ZITIERTER TEXT>

%%

Belgien Die 18.400 Plätze, die in Belgien für Asylbewerber zur Verfügung stehen, sind fast belegt. Nun will Migrationsminister Theo Francken auch Militärkasernen nutzen, um 5000 Betten bereitzustellen. Damit greift er zu Mitteln, die er früher verurteilt hatte: Francken forderte wiederholt eine harte Migrationspolitik, wird nun aber selbst von der Realität eingeholt. Viele Belgier unterstützen eine großzügige Flüchtlingspolitik.
Frankreich In der Presse dominieren Bilder aus Calais die Berichterstattung. In der Hafenstadt leben rund 3000 Migranten in einem inoffiziellen Lager. Sie warten auf eine Gelegenheit, durch den Eurotunnel nach Großbritannien zu gelangen. Doch die Situation ist im ganzen Land angespannt: In Paris etwa haben Asylbewerber eine leerstehende Schule besetzt, um ein Dach über dem Kopf zu haben. Frankreich steht bei den Asylgesuchen in der EU an vierter Stelle. Das Parlament hat Mitte Juni das Asylrecht verschärft, um die Verfahren von zwei Jahren auf drei bis neun Monate zu verkürzen.
Griechenland Das von Krisen gebeutelte Land hat im laufenden Jahr schon über 90.000 Asylbewerber empfangen — 2014 waren es nur 9430. Die Zustände im griechischen Asylwesen sind aber so schlecht, dass der Europäische Gerichtshof EU-Ländern die Überweisung von Asylbewerbern nach Griechenland untersagt hat. Die Ankommenden hausen teilweise in Lagern ohne Toiletten und medizinische Hilfe.
Großbritannien Auf der Insel ist die Zahl der Asylgesuche in den ersten Monaten des Jahres kaum gestiegen, und Großbritannien nimmt deutlich weniger Asylbewerber auf als die meisten EU-Länder. Politisch ist das Thema brisant — besonders wegen der Versuche von Migranten, durch den Eurotunnel zu gelangen, wobei immer wieder einige von ihnen ihr Leben lassen. Zusammen mit Frankreich hat Großbritannien nun den Zaun um das Tunnelgelände verstärken lassen. Die EU-Kommission unterstützt beide Länder mit 50 Millionen Euro.

%%

Einträge aus einem Datensatz>
%%

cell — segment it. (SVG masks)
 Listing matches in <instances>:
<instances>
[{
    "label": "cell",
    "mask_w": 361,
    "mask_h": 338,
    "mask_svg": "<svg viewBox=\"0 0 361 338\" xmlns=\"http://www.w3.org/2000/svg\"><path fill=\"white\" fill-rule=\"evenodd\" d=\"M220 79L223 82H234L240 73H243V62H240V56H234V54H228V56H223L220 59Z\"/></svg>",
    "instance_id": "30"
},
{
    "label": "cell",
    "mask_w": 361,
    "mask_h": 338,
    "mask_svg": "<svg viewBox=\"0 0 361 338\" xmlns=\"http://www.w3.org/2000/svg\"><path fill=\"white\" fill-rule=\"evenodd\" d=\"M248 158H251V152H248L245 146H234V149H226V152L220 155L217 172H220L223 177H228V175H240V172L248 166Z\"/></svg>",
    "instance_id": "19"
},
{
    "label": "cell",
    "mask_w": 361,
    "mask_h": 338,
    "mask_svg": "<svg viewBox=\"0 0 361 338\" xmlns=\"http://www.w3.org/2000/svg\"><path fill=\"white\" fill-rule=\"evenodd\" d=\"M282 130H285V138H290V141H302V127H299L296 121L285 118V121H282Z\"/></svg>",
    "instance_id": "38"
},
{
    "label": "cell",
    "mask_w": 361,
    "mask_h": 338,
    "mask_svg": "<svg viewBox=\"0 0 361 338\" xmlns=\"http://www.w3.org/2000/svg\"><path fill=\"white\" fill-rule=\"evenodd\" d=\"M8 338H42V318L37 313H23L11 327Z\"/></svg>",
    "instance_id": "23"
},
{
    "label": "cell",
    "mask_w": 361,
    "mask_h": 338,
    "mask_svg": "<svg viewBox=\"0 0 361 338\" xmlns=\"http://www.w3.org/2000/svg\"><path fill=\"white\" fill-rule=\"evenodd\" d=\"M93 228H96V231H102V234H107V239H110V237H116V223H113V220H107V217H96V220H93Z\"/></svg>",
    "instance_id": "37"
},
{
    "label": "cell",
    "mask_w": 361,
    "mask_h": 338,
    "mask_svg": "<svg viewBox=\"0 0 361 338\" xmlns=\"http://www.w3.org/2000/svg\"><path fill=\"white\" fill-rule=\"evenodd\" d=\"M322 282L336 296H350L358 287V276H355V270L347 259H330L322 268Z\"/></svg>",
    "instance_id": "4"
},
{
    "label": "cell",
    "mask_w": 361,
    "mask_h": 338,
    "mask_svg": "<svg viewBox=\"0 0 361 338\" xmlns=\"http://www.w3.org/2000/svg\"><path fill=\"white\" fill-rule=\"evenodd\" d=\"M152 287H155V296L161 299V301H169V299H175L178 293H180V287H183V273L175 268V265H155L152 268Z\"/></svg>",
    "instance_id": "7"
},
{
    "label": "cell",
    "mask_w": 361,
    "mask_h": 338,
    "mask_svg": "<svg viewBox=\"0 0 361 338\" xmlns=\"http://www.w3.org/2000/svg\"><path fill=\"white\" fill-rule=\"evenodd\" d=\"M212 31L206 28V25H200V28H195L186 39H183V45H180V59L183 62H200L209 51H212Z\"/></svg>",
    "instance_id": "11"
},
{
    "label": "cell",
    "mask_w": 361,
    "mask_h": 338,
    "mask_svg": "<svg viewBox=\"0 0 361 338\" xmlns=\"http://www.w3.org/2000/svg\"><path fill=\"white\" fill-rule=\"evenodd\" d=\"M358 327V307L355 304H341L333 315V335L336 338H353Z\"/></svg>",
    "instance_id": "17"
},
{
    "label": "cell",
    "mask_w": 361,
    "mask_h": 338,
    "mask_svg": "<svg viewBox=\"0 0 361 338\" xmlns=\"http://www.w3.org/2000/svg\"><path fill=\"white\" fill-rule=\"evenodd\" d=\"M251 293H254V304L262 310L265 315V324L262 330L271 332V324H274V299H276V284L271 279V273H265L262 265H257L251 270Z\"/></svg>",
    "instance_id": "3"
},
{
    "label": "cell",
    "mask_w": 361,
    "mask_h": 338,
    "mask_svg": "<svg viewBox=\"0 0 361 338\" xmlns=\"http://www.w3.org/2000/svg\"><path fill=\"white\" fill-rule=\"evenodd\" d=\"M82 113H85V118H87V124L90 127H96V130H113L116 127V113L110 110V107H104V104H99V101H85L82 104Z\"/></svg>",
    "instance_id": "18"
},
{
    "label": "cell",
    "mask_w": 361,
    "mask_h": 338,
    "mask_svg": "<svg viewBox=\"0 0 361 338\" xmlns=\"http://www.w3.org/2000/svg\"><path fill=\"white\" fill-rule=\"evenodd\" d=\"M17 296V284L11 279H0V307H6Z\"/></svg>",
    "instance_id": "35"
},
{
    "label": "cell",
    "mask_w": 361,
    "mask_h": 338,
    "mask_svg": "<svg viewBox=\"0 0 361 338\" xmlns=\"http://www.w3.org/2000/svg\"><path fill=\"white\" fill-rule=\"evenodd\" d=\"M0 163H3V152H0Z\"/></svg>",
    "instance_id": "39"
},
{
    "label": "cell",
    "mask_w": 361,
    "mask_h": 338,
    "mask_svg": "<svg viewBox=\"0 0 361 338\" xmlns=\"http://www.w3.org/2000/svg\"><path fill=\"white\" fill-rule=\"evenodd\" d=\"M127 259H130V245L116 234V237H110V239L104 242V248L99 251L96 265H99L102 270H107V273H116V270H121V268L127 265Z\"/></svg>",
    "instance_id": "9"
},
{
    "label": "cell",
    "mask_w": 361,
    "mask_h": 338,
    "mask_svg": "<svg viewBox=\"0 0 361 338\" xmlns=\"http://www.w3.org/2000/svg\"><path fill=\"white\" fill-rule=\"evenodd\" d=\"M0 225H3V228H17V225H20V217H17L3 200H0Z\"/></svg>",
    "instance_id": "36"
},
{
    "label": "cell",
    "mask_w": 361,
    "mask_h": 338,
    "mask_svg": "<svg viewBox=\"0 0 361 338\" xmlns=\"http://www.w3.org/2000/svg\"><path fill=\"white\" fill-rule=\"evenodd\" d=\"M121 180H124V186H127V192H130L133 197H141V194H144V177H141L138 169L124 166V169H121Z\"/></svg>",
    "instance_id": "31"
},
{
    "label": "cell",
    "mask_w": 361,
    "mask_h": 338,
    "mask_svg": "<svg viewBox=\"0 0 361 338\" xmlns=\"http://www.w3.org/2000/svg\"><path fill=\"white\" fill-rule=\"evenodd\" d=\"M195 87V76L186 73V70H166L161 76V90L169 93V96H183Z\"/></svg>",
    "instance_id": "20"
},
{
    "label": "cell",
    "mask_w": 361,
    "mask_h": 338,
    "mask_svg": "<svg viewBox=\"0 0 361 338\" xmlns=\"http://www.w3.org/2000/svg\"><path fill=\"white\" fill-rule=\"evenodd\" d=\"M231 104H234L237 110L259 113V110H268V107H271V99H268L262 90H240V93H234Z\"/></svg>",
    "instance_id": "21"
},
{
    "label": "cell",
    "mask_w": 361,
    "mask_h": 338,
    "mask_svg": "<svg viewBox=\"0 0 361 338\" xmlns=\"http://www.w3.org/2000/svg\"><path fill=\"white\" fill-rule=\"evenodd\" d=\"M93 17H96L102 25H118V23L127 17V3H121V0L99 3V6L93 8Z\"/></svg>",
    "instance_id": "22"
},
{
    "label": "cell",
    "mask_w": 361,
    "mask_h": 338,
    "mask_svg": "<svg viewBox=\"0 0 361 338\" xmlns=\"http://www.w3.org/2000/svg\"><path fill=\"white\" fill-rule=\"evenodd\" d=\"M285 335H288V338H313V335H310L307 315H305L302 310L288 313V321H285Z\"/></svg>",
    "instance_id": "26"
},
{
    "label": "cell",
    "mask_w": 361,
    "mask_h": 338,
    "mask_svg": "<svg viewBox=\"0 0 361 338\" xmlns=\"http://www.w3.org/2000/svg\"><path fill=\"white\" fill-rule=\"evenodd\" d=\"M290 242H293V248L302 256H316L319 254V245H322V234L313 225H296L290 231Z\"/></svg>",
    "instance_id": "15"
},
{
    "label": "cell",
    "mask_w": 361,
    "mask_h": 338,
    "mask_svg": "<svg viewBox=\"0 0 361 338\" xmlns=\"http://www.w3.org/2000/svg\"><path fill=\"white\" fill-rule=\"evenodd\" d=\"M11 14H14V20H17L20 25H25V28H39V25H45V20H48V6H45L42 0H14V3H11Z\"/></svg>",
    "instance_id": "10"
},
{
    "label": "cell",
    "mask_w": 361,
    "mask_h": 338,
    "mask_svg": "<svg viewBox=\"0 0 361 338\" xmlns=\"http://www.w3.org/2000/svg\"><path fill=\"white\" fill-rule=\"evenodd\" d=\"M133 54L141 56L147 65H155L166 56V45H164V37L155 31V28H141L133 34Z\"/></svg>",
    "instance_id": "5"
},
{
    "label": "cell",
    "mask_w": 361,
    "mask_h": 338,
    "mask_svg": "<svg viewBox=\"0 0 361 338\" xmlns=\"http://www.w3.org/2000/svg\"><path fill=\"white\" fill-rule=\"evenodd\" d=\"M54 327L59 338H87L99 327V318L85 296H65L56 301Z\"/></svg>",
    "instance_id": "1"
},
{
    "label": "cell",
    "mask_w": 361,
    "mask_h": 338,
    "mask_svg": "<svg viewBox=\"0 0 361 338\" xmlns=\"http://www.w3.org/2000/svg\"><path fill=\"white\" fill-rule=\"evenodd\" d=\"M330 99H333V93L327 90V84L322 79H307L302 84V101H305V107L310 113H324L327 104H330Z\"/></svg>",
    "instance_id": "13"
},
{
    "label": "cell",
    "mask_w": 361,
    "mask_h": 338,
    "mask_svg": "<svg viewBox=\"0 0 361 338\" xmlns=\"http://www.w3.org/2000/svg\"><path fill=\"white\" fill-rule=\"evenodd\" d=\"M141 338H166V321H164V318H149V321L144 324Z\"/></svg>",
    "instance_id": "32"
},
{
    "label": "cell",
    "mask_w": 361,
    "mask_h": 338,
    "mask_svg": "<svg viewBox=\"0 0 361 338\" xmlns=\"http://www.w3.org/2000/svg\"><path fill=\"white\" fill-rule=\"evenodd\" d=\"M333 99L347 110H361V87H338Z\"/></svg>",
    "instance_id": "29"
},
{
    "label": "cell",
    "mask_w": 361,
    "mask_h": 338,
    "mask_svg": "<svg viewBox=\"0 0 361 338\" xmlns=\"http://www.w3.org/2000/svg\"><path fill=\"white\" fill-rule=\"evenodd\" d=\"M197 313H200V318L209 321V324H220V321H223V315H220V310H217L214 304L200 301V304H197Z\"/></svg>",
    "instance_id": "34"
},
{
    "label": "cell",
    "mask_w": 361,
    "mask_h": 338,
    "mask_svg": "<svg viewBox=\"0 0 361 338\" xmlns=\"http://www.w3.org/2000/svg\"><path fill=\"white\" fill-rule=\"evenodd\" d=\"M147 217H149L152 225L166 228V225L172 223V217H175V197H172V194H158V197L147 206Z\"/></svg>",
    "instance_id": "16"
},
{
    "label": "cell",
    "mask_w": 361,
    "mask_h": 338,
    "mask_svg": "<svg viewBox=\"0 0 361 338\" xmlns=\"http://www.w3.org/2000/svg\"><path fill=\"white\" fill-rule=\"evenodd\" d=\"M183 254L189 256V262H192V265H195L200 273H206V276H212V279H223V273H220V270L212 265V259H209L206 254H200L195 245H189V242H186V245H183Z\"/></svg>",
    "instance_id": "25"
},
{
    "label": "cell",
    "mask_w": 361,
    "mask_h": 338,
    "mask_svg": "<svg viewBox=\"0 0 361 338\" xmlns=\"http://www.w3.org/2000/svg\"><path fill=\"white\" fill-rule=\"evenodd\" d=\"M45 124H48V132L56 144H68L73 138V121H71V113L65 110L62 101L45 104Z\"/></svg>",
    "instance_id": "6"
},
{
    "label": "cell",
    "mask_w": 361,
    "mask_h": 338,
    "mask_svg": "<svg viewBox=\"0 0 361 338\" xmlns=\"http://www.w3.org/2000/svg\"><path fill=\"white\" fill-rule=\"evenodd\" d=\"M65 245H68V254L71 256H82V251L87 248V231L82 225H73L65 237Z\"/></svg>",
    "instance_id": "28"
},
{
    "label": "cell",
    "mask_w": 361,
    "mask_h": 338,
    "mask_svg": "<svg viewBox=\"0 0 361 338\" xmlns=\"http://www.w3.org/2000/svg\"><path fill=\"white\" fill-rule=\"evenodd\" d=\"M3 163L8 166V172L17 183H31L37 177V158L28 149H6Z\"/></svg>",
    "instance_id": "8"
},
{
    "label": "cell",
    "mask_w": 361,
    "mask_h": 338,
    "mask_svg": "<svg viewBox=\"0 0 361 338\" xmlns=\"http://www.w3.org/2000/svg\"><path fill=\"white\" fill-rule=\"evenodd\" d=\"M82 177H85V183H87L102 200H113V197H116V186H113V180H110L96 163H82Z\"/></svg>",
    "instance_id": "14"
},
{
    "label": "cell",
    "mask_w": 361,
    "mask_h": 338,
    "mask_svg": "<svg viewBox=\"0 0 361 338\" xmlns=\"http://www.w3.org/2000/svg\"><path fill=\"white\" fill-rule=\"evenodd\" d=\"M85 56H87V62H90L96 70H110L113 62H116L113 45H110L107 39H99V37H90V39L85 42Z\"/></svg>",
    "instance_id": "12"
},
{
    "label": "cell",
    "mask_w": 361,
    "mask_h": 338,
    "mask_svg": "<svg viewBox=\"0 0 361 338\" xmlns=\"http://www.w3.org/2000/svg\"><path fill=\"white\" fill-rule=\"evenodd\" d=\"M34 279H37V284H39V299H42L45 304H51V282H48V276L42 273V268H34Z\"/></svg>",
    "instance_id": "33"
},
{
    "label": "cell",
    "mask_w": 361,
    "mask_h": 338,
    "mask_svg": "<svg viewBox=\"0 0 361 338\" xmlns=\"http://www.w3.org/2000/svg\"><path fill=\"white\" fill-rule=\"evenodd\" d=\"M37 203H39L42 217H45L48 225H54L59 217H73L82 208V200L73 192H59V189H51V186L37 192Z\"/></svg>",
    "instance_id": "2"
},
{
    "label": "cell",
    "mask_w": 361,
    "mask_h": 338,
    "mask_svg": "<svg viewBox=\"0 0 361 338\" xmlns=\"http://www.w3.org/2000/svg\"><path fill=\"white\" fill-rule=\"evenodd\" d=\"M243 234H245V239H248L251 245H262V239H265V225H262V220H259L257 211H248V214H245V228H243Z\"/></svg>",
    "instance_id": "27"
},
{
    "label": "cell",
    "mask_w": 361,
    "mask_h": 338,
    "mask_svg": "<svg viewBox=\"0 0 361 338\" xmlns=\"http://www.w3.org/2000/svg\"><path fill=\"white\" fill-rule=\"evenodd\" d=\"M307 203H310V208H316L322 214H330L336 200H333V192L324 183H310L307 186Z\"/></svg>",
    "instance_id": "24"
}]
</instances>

%%

ANFORDERUNGEN>
1. Prüfen Sie, ob die folgenden Aussagen mit dem Text über die Asyllage in Europa übereinstimmen. Antworten Sie jeweils mit Ja oder Nein und zitieren Sie die entscheidenden Worte des Textes wörtlich. (a) In Belgien stehen für Asylbewerber 18.400 Plätze zur Verfügung. (b) Frankreich liegt bei den Asylgesuchen in der EU an zweiter Stelle. (c) Die EU-Kommission unterstützt Frankreich und Großbritannien mit 50 Millionen Euro.
2. Wie viele Asylbewerber hat Griechenland laut dem Text über die Asyllage in Europa im Jahr 2014 empfangen?
3. Schreiben Sie aus dem Text über die Asyllage in Europa den Abschnitt von „Großbritannien Auf der“ bis einschließlich „50 Millionen Euro.“ wortgetreu ab.

LÖSUNGEN>
1.
(a) Ja: „Die 18.400 Plätze, die in Belgien für Asylbewerber zur Verfügung stehen, sind fast belegt.“
(b) Nein: „Frankreich steht bei den Asylgesuchen in der EU an vierter Stelle.“
(c) Ja: „Die EU-Kommission unterstützt beide Länder mit 50 Millionen Euro.“

2. 9430 Asylbewerber.

3.
Großbritannien Auf der Insel ist die Zahl der Asylgesuche in den ersten Monaten des Jahres kaum gestiegen, und Großbritannien nimmt deutlich weniger Asylbewerber auf als die meisten EU-Länder. Politisch ist das Thema brisant — besonders wegen der Versuche von Migranten, durch den Eurotunnel zu gelangen, wobei immer wieder einige von ihnen ihr Leben lassen. Zusammen mit Frankreich hat Großbritannien nun den Zaun um das Tunnelgelände verstärken lassen. Die EU-Kommission unterstützt beide Länder mit 50 Millionen Euro.